Ringo had underrated lips, he decided. They were plump, nice and pink, had nice shape to them. They were quite wonderful to kiss. If Davy had to have chosen which Beatle- in fact, which guy here in general- he would kiss, he probably would’ve gone with Paul. That man’s mouth was almost as perfect as his own. Now, however, he was quite satisfied with his choice of partner. Ringo was gentle and sweet, allowing the younger man to guide him in what he wanted.

“Mike…” Micky’s whining voice sounded behind the two men kissing. In watching what had developed between Ringo and Davy, the Monkee had decided it was his turn to get some. The closest guy to him happened to be the very man everyone assumed he had a crush on. And…  he’d say they were probably right. Not a crush in the kind of school boy way. Not like he’d stare at his friend from miles off and doodle his name on any scrap of paper he could find. No, it was more like he found himself gravitating towards Mike when he had no reason to do so. He seemed to have a brotherly bond with him, having more in-jokes and games than the others. Then again, it wasn’t all that much like a brotherly bond, because neither man ever really fought. The others did. Mike and Peter clashed about their music, both aspiring to be musicians above everything else.
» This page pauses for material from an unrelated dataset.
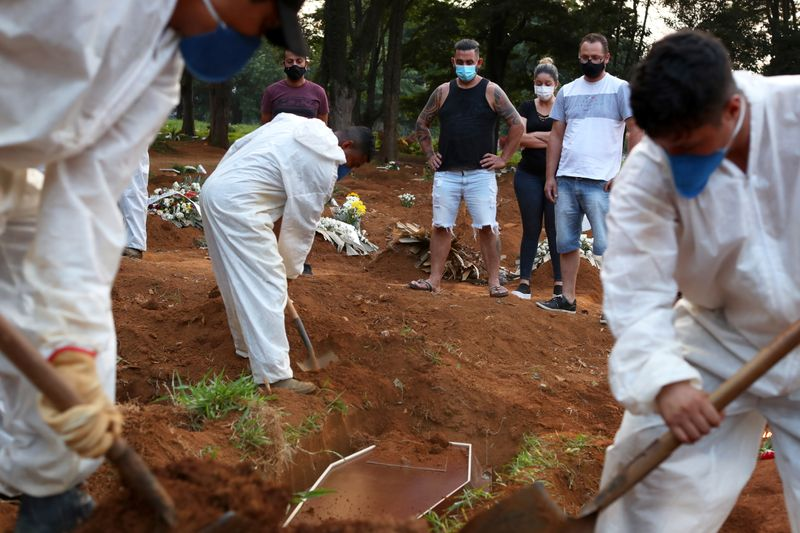 Brasil registra 27.592 novos casos e mais 1.424 mortes por Covid-19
Mike and Davy rammed horns because they were fiery Capricorns and their egos were big enough to rival anyone else’s at the party. Micky rarely butt heads with anyone, but he’d lost his patience with Davy before, and maybe Peter. However, with the latter, it was probably the other way around, as Micky liked the on-screen chemistry he and Peter possessed, whereas the older Monkee preferred not to appear as ‘the dumb one’ in at any other time than on screen.

Mike, on the other hand, was quietly cool. Course he had an ego and took everything way too seriously, but Micky had the ability to draw the silliness out of the man. Mike had a wicked sense of humour and a great smile. Micky felt it an accomplishment when he was able to coax one onto his lips.

He wondered if it might help in this situation. Mike had not opened his mouth once since this whole make-out session had begun. He’d sat quietly, not knowing where to look, whether he really liked it or not, whether he thought it ok or not. He’d never stop anyone else doing what they wanted to do, it was ‘their hang up,’ he just wasn’t sure if he should join in. And if Micky wanted to persuade him to place even one single kiss on his lips, he’d have to find some way to make him feel comfortable.

“We have to…” He whined like a kid.

Mike’s brow knotted beneath his shades, “Have to what?”

“We have to get involved… it’s only right.”

“Pretty sure we don’t. There isn’t a rule book.”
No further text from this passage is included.